Jamming is improvising music with other people. If you play a song exactly as it is written in sheet music or performed on a CD, then you’re pretty much acting like a tape recorder. If you change it so the tune is still recognizable, then you are improvising. If you improvise with another musician, that is called jamming.

Jamming is what playing music is all about. It’s playing with others. But it’s better than playing cards or horseshoes because in music, no one loses. You all create magic together. The more fun one person has, the more fun everyone has.

Jamming is creating something greater than you can do by yourself. When you hit a groove with other musicians, you will often surprise yourself by how good it sounds.

How I Teach

Music is different from the instruments used to play it, just as a river is different from the water it contains. It’s hard to separate the two and many times there is no difference. But when you’re trying to learn something new, thinking of it in pieces helps. But at some point you’ve got to put the pieces back together.

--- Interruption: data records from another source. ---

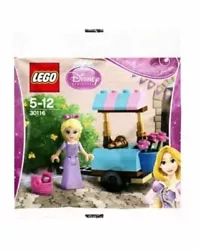 LEGO Disney Princess: Rapunzels Market Visit (30116).
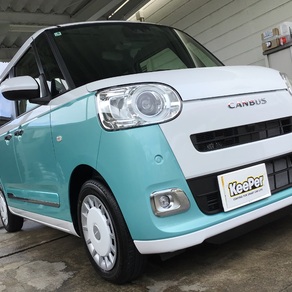 ダイハツ・ムーヴキャンバス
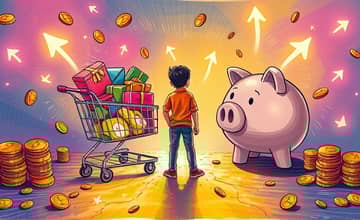 El arte de decir no: protege tu bolsillo de gastos impulsivos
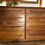 Thumbnail: 046. Cedar dresser - Commode en cèdre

Music is another language. Like any language, you’ll have to learn its words and grammar and syntax. One way of learning is by immersion—just do it and you’ll pick things up. That’s how babies learn to talk. They also do that for adults sometimes. Another way is to learn in a classroom which is the way many folks learn a foreign language. You learn simple nouns, then ways to put them together, and so on and so forth. And some methods use both. You have a textbook of words and rules, but you also practice in class with tapes and talking, and then trying to read or write some stuff. It’s hands on and heads in.

That’s the way I like to teach music. I get people started with a few chords and some basic songs, then shove them into jam sessions with other musicians. They can keep learning songs and techniques from me in private lessons, but they learn to apply them at jam sessions as they share music with other people.

The Importance of Jamming

If you don’t jam, you won’t learn to play music, just as if you don’t speak a language with other people, you won’t have really learned it. I’ve met classical musicians who can sight read amazing stuff, but they can’t play a simple song off the radio. They’re also difficult to play with in a band because many bands, in order to “swing” the music, modify the rhythm. To do so, everyone has to listen to each other and play off of each other. Most musicians can do this, but many classical ones refuse to call this jamming. They call it interpretation.

They can interpret it any way they want. If you want to play music, you’ve got to do it with other folks. That’s jamming.